Tuesday, May 27, 2008

"Your lips move but I can't hear what you're saying"*

As an American who had never been out of the country before, London was a great first international city to visit. There's a ton to do, the Tube is super easy to navigate, and they speak my language...well sort of. (Admittedly this story is from my first visit to London, which was last year. The trip I just got back from was my second trip. I just thought it was fitting to include this as my first travel entry.)

Now in my defense, I have "lousy sinuses" (as my doctor so scientifically described them) that tend to get backed up when I've been on a plane, especially when that plane ride is about seven hours long. Add to this only a few hours of plane sleep in a 24-hour period, and that was my state as I walked into the hotel in London.
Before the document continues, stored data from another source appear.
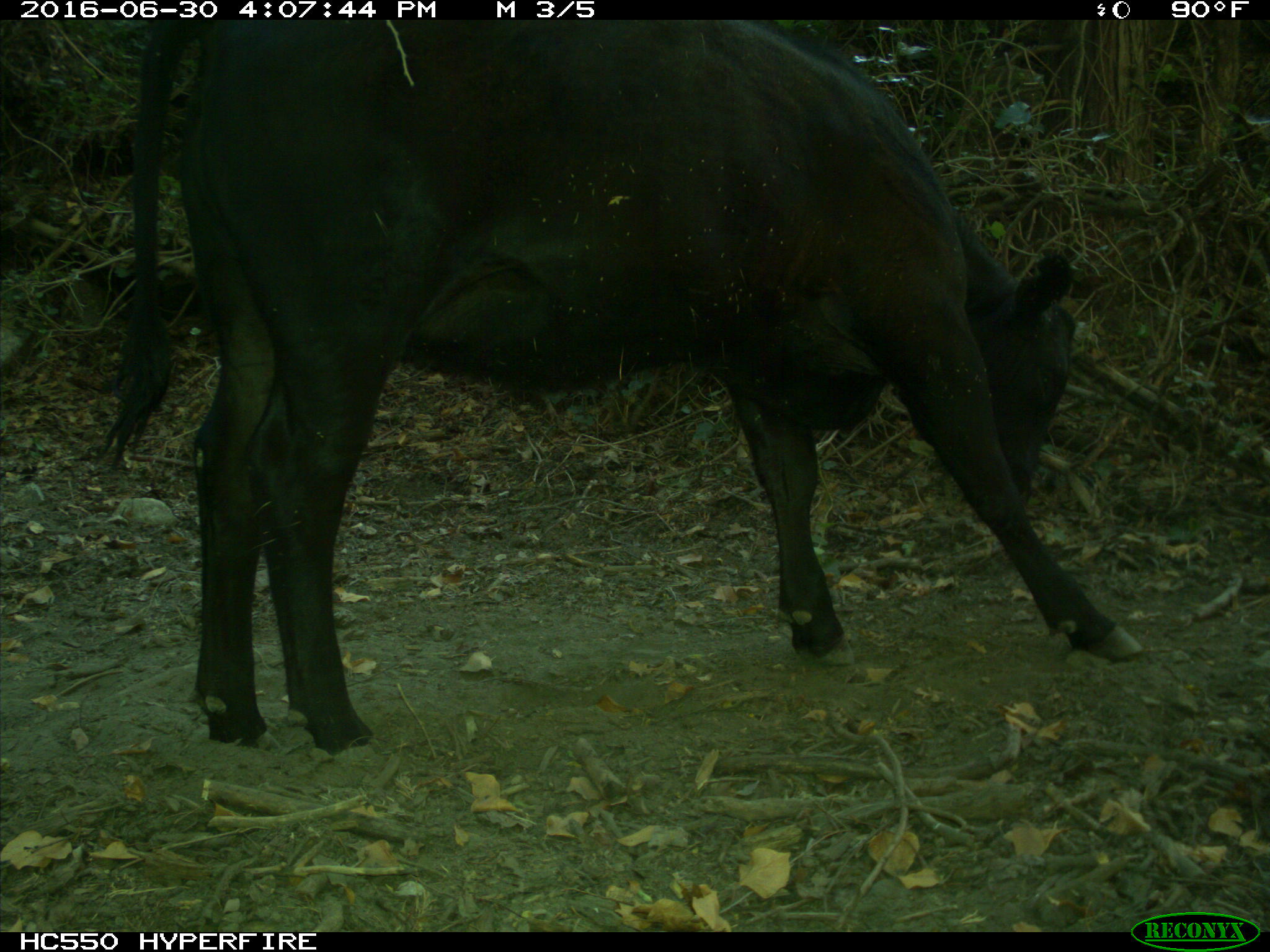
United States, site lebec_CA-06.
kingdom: Animalia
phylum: Chordata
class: Mammalia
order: Artiodactyla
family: Bovidae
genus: Bos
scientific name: Bos taurus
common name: domestic cow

A man stood at a desk. I looked at him, hoping to be able to check-in and fall into a nice comfy bed as soon as possible. He said something that sounded like, "Et on ou." I stared at him stupidly. "Excuse me?" I said. "Et on ou," he said with more emphasis on the syllables. Unfortunately I had no idea what those syllables meant, so more emphasis didn't really help me.

"Excuse me?" I asked again. "Et on ou," he said again. I was thinking Clearly I'm a stupid American, who can't understand a word you're saying. What sort of tongue are you speaking anyway? Open your mouth and enunciate, you fool. I, of course, didn't say any of this and just stared at him with eyes that could only be saying, "Why oh why can't I just check-in and fall into bed?"

My husband proceeded to usher me through a second set of doors. It took about three steps for me to have a revelation. The man was at the concierge desk and wanted us to move "Straight on through" to the check-in desk. Duh! So much for speaking the same language!